There's a difference between not knowing or understanding all the variables involved in a system, and trying to explain contradictions between empirical observations and our physical models of the universe by assuming that there must be some local hidden variables that we don't know about and that uniquely determine the state of a system (as in the case of using the deterministic Hidden Variable theory to try to refute the non-deterministic nature of quantum mechanics). .


Well yeah, in the sense that the phrase "hidden variable theory" is more specific than an unknown out of control variable(s).

I took honors physics from Brown before he wrote the book "Quantum Field Theory"
https://en.wikipedia.org/wiki/Lowell_S._Brown

And I can tell you he was rabidly anti gun.
They fixed his problem. Physics is now explained in terms of baseballs.

Exactly.
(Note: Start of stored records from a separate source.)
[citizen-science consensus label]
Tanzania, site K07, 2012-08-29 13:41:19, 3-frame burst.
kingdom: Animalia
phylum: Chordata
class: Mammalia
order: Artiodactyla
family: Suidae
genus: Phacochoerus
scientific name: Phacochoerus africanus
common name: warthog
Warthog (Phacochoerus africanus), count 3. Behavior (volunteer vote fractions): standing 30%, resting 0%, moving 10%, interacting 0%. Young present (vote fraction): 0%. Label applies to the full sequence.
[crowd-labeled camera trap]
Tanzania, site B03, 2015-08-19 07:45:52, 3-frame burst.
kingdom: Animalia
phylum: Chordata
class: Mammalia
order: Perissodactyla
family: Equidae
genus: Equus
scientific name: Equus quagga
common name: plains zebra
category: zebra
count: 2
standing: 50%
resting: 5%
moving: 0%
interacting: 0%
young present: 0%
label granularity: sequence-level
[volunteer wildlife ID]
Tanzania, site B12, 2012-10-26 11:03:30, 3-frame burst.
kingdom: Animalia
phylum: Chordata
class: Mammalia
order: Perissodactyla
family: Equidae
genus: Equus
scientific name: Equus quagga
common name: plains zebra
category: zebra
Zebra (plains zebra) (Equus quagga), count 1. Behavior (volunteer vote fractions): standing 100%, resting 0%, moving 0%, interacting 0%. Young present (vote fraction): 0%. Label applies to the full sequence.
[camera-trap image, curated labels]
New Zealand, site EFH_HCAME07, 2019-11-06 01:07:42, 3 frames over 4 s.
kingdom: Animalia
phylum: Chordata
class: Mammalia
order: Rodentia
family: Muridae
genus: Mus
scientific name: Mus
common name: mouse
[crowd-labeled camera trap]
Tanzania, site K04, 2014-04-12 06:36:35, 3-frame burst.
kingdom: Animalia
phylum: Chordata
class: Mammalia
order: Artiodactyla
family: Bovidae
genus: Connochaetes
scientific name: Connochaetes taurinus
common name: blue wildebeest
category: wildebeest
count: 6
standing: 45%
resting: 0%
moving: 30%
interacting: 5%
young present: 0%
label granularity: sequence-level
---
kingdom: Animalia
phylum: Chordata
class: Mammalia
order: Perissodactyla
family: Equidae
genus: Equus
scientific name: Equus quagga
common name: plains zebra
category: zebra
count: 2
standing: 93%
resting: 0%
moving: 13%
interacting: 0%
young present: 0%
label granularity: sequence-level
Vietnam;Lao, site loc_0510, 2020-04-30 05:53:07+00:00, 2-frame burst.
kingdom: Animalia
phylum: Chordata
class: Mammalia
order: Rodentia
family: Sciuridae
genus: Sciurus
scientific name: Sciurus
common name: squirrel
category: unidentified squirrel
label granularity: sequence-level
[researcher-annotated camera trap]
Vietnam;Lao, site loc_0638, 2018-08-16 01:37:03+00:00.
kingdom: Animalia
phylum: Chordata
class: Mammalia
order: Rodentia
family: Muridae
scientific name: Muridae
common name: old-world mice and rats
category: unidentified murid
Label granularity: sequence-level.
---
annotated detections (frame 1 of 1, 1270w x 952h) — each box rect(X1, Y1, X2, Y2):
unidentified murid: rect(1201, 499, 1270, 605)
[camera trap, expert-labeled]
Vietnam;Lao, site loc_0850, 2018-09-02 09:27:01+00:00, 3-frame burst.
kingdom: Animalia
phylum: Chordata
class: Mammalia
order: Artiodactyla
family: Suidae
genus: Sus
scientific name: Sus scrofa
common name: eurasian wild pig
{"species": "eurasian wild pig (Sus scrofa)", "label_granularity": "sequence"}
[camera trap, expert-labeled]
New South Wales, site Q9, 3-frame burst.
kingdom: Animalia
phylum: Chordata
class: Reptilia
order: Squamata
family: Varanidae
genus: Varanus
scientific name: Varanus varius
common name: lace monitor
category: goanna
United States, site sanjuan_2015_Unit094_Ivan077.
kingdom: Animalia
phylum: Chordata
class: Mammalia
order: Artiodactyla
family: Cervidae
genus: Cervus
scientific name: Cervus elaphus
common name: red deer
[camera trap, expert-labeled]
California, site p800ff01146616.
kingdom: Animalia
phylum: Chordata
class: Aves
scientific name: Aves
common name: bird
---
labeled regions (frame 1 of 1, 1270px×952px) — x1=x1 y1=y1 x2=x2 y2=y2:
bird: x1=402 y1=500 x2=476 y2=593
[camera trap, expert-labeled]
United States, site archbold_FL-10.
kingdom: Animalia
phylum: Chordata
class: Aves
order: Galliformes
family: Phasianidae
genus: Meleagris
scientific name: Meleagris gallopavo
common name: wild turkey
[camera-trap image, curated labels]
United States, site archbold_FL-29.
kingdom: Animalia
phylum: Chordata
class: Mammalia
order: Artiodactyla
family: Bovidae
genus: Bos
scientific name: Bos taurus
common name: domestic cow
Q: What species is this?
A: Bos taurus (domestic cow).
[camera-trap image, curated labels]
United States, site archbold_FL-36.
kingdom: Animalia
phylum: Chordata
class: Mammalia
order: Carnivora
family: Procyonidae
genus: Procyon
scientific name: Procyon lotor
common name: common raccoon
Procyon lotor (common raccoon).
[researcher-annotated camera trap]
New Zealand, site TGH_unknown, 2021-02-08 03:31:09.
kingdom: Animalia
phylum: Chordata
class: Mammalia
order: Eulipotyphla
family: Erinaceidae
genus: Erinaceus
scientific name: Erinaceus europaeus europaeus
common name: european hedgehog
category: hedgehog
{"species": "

The point I was trying to make is that Hidden Variable theory is not about unknown variables in a system, but rather alternative explanations for quantum entanglement.

I had a supervisor when I was doing a thesis in theoretical quantum physics that liked to use the phrase “that’s a smoking gun”, referring to a piece of convincing evidence of some underlying process. I never asked how he actually felt about guns, but he sure didn’t mind talking about them!